The Iterative Hard Thresholding (IHT) algorithm is the sparse analogue of the gradient descent algorithm. After performing the gradient update, it projects a dense vector into a sparse vector. Mathematically speaking, it projects a given vector into a lower dimensional subspace by retaining only the most significant components.

Unlike standard gradient descent which updates all parameters, IHT enforces sparsity by keeping only the s largest (in magnitude) components after each gradient step, setting all other components to zero. This makes IHT particularly useful for problems where the solution is known to be sparse, such as compressed sensing, sparse regression, and sparse signal recovery.

\[ \textbf{Algorithm: Iterative Hard Thresholding (IHT)} \]

\(\textbf{Input:}\) Initial parameter vector \(\boldsymbol{\theta}^0 \in \mathbb{R}^n\) satisfying \(\|\boldsymbol{\theta}^0\|_0 \leq s\), sparsity level \(s\), and stepsize \(\gamma > 0\).

\(\text{For } k = 0, 1, 2, \dots \text{ do:}\)

\[ \mathbf{v}^k = \boldsymbol{\theta}^k - \gamma \nabla f(\boldsymbol{\theta}^k) \]

\[ \boldsymbol{\theta}^{k+1} \in H_s(\mathbf{v}^k), \]

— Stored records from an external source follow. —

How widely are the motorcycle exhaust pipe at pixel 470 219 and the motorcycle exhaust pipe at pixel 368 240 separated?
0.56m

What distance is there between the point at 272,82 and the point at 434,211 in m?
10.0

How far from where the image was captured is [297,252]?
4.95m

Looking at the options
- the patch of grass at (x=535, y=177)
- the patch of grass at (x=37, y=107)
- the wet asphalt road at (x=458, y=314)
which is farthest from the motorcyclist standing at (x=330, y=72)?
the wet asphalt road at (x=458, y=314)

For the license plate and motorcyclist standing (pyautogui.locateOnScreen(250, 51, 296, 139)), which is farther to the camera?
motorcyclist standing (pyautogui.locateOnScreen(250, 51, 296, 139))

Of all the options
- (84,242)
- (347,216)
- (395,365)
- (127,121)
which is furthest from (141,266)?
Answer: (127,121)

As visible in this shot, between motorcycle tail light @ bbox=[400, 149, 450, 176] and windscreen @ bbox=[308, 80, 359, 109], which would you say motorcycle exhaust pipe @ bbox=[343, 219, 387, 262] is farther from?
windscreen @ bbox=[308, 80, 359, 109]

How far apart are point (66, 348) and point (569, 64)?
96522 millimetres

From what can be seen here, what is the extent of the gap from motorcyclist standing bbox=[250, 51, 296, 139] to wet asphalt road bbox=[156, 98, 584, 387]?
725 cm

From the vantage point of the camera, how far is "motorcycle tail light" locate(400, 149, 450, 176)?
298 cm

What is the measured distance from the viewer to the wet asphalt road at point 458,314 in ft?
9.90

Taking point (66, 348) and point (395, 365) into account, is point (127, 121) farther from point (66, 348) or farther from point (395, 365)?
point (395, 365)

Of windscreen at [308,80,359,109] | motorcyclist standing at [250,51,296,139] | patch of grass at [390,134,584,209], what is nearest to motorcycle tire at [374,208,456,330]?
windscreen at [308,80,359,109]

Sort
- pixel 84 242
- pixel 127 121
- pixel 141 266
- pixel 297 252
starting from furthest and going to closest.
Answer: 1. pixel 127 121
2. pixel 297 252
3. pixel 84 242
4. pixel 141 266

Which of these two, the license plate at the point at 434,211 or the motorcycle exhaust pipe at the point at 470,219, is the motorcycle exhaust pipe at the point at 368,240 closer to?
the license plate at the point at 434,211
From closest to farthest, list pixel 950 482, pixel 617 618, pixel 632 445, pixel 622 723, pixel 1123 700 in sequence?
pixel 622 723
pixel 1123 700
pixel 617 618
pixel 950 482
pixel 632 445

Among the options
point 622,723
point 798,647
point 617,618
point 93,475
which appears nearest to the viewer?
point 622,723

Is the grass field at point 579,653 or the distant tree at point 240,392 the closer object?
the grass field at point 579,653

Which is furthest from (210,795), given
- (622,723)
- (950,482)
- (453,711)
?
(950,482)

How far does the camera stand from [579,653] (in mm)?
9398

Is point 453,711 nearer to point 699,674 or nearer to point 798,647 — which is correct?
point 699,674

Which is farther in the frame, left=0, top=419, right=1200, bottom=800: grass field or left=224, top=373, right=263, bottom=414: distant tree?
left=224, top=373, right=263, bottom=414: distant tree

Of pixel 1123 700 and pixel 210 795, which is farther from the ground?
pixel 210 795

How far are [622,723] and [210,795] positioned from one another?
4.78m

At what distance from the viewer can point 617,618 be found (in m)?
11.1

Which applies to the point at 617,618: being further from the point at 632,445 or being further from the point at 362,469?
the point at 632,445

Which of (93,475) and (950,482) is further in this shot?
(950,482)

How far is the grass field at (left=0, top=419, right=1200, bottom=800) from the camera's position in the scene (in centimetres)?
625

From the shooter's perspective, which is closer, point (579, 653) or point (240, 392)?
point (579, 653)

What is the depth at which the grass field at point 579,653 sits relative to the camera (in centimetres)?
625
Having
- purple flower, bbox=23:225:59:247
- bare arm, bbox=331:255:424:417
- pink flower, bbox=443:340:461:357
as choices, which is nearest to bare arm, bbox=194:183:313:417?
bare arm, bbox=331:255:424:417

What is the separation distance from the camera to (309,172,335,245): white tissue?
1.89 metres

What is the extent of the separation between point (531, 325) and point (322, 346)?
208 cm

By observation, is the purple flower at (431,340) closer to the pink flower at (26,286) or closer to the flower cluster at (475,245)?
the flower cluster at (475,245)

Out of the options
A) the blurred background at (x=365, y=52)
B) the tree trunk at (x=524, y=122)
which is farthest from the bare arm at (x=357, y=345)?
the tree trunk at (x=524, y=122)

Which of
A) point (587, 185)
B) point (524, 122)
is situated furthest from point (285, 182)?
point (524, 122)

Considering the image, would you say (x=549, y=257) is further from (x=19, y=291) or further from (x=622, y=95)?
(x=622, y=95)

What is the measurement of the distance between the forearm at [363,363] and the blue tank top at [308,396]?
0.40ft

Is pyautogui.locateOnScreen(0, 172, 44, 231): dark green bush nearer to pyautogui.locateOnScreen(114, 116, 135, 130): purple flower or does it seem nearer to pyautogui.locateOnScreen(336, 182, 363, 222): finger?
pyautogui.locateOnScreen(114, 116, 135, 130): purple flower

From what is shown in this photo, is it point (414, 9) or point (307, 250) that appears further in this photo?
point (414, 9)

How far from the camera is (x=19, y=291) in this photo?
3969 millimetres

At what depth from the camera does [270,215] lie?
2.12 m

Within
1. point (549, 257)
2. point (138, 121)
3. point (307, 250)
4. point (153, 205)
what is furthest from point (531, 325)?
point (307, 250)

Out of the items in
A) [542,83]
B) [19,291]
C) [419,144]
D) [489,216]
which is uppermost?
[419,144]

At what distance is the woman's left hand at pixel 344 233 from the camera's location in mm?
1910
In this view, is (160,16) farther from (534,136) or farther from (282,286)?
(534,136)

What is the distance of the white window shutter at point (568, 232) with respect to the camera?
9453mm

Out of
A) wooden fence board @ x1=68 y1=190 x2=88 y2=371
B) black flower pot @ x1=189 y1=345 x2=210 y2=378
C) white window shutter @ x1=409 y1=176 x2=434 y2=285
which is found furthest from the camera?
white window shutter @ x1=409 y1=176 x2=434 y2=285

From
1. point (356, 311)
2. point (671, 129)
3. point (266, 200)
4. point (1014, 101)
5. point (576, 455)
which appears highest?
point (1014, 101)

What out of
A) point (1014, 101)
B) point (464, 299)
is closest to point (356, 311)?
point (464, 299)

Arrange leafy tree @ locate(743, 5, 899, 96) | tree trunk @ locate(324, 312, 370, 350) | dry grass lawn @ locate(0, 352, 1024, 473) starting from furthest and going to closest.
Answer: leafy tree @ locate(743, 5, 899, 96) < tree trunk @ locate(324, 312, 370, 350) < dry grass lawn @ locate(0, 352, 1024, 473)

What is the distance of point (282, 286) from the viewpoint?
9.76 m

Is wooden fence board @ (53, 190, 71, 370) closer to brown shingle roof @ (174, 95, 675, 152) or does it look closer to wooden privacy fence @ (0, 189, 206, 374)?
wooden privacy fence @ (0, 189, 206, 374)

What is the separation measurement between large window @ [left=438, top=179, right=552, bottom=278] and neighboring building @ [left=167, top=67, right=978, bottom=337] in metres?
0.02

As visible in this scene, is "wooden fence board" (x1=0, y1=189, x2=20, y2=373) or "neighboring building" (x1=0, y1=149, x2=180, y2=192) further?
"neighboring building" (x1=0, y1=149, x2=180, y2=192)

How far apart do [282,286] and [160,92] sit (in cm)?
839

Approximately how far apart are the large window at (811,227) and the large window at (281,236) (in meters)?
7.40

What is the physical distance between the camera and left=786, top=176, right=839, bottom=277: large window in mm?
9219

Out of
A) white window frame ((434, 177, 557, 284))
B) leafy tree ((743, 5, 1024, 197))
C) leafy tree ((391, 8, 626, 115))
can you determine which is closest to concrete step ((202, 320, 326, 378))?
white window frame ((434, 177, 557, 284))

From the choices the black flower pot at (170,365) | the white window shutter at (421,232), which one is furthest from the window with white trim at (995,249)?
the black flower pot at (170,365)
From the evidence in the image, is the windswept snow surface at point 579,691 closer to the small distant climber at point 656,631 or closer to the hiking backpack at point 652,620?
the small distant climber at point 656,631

where \(H_s\) is the hard-thresholding operator which is a set-valued operator meaning its ouput is not unique. It sorts the input vector in absolute value and keeps only the \(s\) largest entries, setting all others to zero. For example, \(H_2([1, -3, 1]^\top)=\{[1, -3, 0]^\top, [0, -3, 1]^\top\}\).